In today’s world of content creation, sometimes it’s often necessary to record on the fly, often with limited resources. This is a recipe for less-than-optimal audio, and it seems to happen a lot with field recordings, and especially interviews. The interviewer grabs whatever they can with a bad mic—e.g. on a phone in a noisy environment—and delivers a highly compressed file. The engineer in the studio listens to it and says, “Oh, no… how do I fix this?”
In this article, we’ll cover basic strategies and tips to repair a compressed or noisy interview so it’s usable in your content. We’ll examine the many tools offered by iZotope’s RX audio editing software, plus when, why, and how to use them in your work.
This article references a previous version of RX. Learn about RX 10 and its powerful new features like Dynamic Adaptive Mode in RX De-hum, improved Spectral Recovery, the new Repair Assistant, and more.
Setting a bad (audio) example
Our audio example is a 12-second voice recording that’s designed to simulate some of the conditions interviewers may encounter. You can see the file above (in all these figures, I am showing only one channel, as it was recorded centered/mono) and listen to it here:
This example was created as follows. First, my voice was recorded with a good-quality mic—but much too far away from it, with a loud computer fan and a clothes dryer running in the background. The recorded audio was data-compressed to 64 kbps MP3, loaded onto a smartphone, and played back into the same mic from the smartphone speaker.

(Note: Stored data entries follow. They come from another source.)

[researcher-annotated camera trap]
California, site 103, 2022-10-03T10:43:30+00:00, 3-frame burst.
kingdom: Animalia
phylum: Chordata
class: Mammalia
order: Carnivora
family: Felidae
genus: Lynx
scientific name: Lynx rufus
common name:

Pretty nasty, huh? The scary thing is, someday you may end up having to work with audio that’s even worse!
To find solutions, first understand the problems
Where do we even start with something like this? It may seem overwhelming at first. The first thing to do is to understand what’s wrong: by examining the waveform and listening carefully to the artifacts that make it unpleasant to listen to, we can identify problems and implement solutions.
Remember that pristine audio quality isn’t always an attainable goal, especially if you’re working to a tight deadline. Fortunately, your greatest ally is your audience! The human ear and brain are designed to interpret voices perhaps more finely than any other sound source; listeners can often pick out what’s being said, even on truly terrible recordings. However, you don’t want to make the process an unpleasant chore—the more problems you can identify and fix, the happier your audience (and your client) will be.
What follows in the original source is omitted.